Although informed about my case, Council members said or did nothing to address police dishonesty. Their indifference discredits them, specifically, my Councilor, Mayor Pro Tem Kasandra Gandara, who feigned concern about my case all the while informing City Attorney Vega about my strategy and tactics, none, by the way, intending litigation. Mayor Miyagishima, contrary to his promises to let me present my case to the police auditor (OIR), and, emphatically, Councilor Bencomo supported boundaries on cases for audit which excluded mine, and Council endorsed them. Council’s dishonesty in excluding this relevant information helped whitewash the police auditor’s report.
My case alone indicates why an independent Civilian Police Oversight Board is necessary as a first step to correcting the pervasive dishonesty of the Las Cruces legal system by receiving, analyzing, evaluating, and publicizing public safety information. At present, only such a board can provide an honest account of police conduct and promote transparency and accountability. Council support would be a step toward moral as well as police reform. Its non-support would perpetuate police dishonesty.

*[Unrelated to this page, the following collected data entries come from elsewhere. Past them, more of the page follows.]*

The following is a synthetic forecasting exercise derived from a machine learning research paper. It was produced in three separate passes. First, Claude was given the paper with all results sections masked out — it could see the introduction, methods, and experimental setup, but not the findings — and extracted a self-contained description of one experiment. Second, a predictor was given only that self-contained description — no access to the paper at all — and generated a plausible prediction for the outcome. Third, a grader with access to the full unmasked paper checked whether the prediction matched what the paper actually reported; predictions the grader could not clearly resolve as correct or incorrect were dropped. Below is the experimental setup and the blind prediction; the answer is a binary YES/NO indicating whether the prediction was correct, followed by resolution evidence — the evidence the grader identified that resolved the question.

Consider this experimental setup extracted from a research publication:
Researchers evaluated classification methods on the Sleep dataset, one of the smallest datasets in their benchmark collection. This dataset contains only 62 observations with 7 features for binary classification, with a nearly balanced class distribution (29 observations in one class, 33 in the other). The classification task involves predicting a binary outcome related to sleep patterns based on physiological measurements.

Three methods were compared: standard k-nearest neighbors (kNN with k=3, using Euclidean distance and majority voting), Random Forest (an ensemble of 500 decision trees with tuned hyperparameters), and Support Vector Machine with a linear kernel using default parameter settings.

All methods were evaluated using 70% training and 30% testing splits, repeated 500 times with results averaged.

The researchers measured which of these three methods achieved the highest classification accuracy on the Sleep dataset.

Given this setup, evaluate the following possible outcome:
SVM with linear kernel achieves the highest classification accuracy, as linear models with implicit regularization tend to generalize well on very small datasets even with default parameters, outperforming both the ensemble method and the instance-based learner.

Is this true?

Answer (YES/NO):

As then Deputy Police Chief Dominguez has testified, the police are not trusted. They are not trusted because they are out of control. Their misconduct ranges from insult to abuse to violence, often deadly; and to dismissive or dishonest responses to citizen complaints. Chief Dominguez’s biased editing of the body-cam footage of Amelia Baca’s killing justifies the anagram of the word “police”: “cop lie”—where my case began. It should have ended, if it had existed, before a Citizens Police Oversight Board.